= Apasiacans =

Ancient Scythian tribe

The Apasiacae or Apasiacans (Ἀπασιάχαι) were a nomadic tribe belonging to the Scythian Massagetae. They are known only from Greek and Roman sources, and are unattested in surviving Iranian texts. Ancient authors place them in Central Asia, between the Oxus and the Tanais, generally understood in this context as the Jaxartes.

== Etymology ==
The etymology of the tribal name remains uncertain. Earlier proposals deriving the name from the Iranian Āpa-sakā (“Water Sakas”) and Āpa-šyā-ka- have been rejected by modern scholarship on linguistic grounds.

== Classification ==
Stephanus of Byzantium described the Apasiacans as a Massagetae people. Various scholars have proposed identifying them with the Paesici, Pestici, or Pasikai mentioned by Pliny the Elder, Pomponius Mela, and Ptolemy, respectively, but these identifications remain conjectural.

== History ==
Polybius describes the Apasiacans in connection with the campaigns of Antiochus III, preserving traditions about how they crossed the Oxus into Hyrcania with their horses. He records two explanations: one involving difficult crossings through steep river valleys, and another describing subterranean channels beneath the river that allegedly allowed mounted passage.
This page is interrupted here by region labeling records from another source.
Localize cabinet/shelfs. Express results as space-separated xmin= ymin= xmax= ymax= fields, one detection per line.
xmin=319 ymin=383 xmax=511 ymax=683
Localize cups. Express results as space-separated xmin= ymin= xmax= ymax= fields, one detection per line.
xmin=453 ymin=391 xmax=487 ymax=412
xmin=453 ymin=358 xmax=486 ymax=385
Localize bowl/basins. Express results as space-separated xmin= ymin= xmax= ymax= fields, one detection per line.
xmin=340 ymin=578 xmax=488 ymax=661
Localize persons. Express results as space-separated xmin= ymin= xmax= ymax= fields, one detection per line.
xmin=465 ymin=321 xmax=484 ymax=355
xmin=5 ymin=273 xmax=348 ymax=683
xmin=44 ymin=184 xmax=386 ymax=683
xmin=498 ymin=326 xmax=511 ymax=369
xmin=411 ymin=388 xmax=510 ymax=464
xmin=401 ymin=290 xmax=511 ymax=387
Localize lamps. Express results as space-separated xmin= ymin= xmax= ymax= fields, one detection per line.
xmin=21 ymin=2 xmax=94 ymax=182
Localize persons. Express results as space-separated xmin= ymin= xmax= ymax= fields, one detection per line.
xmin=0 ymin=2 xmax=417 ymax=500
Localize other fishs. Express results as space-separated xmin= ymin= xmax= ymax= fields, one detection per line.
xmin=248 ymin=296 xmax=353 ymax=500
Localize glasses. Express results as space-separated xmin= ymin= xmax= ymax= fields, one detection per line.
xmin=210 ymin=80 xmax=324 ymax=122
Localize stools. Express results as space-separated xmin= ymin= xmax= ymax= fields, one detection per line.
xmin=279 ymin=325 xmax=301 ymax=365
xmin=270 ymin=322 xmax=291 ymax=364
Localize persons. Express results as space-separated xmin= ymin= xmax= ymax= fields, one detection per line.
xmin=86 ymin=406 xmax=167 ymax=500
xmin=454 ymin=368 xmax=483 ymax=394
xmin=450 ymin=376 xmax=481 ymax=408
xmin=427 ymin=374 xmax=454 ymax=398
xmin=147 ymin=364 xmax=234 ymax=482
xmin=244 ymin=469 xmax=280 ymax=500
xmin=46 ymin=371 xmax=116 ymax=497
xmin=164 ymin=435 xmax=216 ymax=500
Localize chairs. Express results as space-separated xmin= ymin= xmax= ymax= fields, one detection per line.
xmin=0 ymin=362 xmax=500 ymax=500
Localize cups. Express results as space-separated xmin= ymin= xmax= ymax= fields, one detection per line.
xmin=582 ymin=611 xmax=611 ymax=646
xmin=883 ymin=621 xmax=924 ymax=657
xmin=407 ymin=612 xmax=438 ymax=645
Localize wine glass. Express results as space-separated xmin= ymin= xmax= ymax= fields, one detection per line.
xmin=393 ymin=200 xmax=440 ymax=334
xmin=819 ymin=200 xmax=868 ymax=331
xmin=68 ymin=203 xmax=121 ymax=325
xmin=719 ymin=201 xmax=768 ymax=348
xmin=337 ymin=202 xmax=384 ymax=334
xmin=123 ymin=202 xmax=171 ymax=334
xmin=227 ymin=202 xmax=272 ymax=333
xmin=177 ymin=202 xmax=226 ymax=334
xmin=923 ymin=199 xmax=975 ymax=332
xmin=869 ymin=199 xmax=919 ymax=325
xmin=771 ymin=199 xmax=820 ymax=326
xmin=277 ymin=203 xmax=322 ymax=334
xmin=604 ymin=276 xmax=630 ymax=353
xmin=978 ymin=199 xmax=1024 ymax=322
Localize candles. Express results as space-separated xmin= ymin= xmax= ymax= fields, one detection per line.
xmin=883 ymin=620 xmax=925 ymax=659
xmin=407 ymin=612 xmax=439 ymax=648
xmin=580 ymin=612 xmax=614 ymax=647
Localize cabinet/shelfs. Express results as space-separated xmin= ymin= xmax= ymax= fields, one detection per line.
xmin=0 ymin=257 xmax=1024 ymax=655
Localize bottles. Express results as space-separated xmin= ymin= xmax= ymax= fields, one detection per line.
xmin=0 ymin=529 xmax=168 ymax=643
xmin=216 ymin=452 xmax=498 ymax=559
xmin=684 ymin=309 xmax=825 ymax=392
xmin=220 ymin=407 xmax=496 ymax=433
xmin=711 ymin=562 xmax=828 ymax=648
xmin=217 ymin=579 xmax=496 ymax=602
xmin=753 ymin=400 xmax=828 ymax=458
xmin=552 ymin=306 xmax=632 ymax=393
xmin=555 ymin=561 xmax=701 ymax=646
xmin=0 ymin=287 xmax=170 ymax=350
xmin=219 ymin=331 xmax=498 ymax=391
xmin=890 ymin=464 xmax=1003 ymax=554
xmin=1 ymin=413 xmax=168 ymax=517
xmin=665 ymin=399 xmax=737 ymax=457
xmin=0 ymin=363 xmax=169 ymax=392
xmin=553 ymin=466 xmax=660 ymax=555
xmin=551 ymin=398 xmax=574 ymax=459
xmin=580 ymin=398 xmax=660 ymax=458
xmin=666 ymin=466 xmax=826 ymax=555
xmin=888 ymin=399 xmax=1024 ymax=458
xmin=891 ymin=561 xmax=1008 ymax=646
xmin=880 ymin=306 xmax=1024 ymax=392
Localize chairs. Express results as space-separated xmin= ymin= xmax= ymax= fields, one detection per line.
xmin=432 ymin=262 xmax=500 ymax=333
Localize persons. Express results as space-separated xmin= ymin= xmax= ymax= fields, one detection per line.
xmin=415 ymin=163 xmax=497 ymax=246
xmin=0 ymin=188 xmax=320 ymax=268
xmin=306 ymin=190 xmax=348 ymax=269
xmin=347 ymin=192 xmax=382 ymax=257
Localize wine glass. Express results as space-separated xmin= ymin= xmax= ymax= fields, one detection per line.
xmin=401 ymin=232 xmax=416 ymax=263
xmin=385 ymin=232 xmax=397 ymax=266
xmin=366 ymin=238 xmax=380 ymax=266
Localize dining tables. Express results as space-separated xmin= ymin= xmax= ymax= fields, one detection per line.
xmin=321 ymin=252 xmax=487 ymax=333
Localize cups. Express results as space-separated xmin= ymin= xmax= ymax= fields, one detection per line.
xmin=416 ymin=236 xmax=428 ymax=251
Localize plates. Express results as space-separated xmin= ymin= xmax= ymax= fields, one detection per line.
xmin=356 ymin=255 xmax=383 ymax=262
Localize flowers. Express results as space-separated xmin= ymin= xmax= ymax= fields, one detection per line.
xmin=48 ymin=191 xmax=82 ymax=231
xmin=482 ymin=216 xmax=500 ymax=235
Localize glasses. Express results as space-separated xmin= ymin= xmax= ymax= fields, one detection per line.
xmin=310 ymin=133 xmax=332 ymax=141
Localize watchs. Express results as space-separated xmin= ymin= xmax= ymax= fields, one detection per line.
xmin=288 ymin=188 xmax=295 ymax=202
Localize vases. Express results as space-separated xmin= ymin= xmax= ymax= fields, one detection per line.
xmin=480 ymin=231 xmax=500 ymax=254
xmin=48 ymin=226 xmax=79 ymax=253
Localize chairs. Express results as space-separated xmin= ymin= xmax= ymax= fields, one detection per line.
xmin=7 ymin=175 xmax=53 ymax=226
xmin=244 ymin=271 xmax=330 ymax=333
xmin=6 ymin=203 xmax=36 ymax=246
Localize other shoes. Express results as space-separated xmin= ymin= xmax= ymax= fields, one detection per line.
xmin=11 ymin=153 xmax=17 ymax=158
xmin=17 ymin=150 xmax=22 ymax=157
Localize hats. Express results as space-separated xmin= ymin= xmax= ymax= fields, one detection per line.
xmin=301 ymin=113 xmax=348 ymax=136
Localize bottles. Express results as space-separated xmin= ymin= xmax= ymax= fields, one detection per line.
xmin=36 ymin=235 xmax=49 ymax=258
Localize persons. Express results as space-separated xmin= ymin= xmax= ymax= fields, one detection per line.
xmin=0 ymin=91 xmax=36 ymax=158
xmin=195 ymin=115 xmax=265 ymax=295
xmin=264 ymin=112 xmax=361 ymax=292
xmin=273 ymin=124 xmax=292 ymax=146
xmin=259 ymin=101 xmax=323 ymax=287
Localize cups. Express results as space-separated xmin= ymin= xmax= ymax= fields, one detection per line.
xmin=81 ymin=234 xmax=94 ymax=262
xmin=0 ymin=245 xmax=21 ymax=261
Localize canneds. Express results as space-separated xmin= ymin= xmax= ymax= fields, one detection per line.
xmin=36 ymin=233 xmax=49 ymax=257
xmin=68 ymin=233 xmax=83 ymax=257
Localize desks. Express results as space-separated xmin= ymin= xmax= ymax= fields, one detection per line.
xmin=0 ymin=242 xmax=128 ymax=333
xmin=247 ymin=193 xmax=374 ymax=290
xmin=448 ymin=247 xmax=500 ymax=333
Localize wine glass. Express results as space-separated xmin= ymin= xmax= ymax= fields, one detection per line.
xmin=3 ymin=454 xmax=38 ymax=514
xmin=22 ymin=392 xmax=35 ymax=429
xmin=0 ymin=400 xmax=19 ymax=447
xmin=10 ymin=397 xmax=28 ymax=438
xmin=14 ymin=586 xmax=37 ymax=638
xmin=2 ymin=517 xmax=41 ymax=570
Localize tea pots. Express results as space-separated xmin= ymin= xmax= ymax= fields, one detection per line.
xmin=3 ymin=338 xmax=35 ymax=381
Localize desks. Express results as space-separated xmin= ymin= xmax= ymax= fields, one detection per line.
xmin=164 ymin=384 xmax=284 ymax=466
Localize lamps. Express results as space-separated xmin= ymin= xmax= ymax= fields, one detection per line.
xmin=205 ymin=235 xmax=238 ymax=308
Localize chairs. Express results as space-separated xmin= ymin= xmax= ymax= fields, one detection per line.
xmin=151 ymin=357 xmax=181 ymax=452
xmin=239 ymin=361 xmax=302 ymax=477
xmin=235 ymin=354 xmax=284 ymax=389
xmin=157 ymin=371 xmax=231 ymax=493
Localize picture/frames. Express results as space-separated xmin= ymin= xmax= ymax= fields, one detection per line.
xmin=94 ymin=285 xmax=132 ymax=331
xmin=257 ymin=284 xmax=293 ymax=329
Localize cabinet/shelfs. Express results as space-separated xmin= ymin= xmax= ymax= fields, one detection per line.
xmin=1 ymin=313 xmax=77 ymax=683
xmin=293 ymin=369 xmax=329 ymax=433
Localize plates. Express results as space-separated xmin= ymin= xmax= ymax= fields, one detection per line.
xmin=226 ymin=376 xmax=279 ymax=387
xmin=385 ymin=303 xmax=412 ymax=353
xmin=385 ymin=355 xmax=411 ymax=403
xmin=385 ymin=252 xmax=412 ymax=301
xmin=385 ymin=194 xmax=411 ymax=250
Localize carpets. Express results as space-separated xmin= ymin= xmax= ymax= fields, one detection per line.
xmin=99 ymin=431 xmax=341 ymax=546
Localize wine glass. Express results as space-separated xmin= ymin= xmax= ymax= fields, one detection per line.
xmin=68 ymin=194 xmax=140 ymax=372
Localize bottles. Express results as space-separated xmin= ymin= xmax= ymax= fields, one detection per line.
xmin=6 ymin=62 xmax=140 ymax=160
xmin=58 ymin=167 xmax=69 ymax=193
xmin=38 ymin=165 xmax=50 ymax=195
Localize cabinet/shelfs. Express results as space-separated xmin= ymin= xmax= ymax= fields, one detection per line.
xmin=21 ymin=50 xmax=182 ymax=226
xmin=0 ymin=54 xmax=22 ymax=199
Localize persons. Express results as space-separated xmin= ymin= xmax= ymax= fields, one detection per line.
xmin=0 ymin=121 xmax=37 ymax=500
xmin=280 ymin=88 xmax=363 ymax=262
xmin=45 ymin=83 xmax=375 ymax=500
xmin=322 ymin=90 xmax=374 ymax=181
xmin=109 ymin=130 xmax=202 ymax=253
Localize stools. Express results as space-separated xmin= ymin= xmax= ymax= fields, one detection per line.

Modern scholars generally regard the latter account as legendary.

According to Strabo, after the Seleucid campaign against Parthia in the late 3rd century BC, Arsaces I took refuge amongst the Apasiacans, following the Seleucid counteroffensive. Some scholars have suggested that the Attasioi mentioned in connection with Spitamenes’ resistance to Alexander the Great represent the same people under a corrupted name, although this identification remains uncertain.